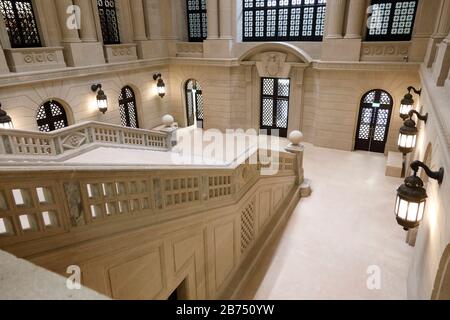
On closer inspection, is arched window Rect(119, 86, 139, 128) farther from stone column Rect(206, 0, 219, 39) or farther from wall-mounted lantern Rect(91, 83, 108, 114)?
stone column Rect(206, 0, 219, 39)

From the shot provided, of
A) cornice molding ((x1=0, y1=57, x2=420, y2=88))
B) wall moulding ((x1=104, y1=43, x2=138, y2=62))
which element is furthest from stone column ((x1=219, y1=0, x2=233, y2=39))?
wall moulding ((x1=104, y1=43, x2=138, y2=62))

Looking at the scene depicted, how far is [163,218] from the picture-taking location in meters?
4.28

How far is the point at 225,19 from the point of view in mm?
14711

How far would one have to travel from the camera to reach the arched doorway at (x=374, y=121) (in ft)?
42.8

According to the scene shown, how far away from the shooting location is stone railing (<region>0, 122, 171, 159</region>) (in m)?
7.19

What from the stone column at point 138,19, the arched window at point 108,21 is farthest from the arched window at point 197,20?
the arched window at point 108,21

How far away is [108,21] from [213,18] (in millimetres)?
4889

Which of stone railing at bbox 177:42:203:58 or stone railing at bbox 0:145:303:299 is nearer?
stone railing at bbox 0:145:303:299

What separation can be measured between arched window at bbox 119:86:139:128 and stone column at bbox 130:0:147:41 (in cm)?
259

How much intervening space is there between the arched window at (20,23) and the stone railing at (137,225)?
8051mm

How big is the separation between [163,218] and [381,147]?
1231cm

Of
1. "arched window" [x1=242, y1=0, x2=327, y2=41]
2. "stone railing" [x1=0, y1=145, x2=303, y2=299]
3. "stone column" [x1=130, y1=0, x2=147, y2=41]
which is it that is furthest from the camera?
"stone column" [x1=130, y1=0, x2=147, y2=41]

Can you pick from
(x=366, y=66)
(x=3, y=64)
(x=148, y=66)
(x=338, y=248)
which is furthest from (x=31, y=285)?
(x=148, y=66)
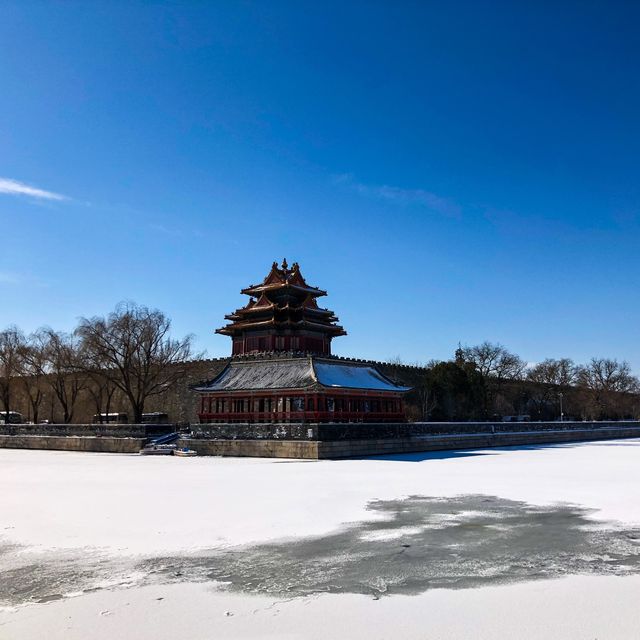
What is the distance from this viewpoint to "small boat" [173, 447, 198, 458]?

..........

— Task requirements —
Return everything from the line containing "Which of stone" down to the last of the lines, unchanged, and leave the pictures out of your answer.

— Solution for this exercise —
Which of stone railing at bbox 177:42:203:58 or stone railing at bbox 0:145:303:299 is nearer?
stone railing at bbox 0:145:303:299

What separation can be measured between arched window at bbox 119:86:139:128 and stone column at bbox 130:0:147:41 (in cm)?
259

How much intervening space is there between the arched window at (20,23) and the stone railing at (137,225)?
8051mm

How big is the separation between [163,218] and [381,147]?
1231cm

Of
1. "arched window" [x1=242, y1=0, x2=327, y2=41]
2. "stone railing" [x1=0, y1=145, x2=303, y2=299]
3. "stone column" [x1=130, y1=0, x2=147, y2=41]
which is it that is furthest from the camera?
"stone column" [x1=130, y1=0, x2=147, y2=41]

Can you pick from
(x=366, y=66)
(x=3, y=64)
(x=148, y=66)
(x=338, y=248)
which is furthest from (x=31, y=285)?
(x=148, y=66)
What is the distance from this viewpoint to "small boat" [173, 447, 198, 458]?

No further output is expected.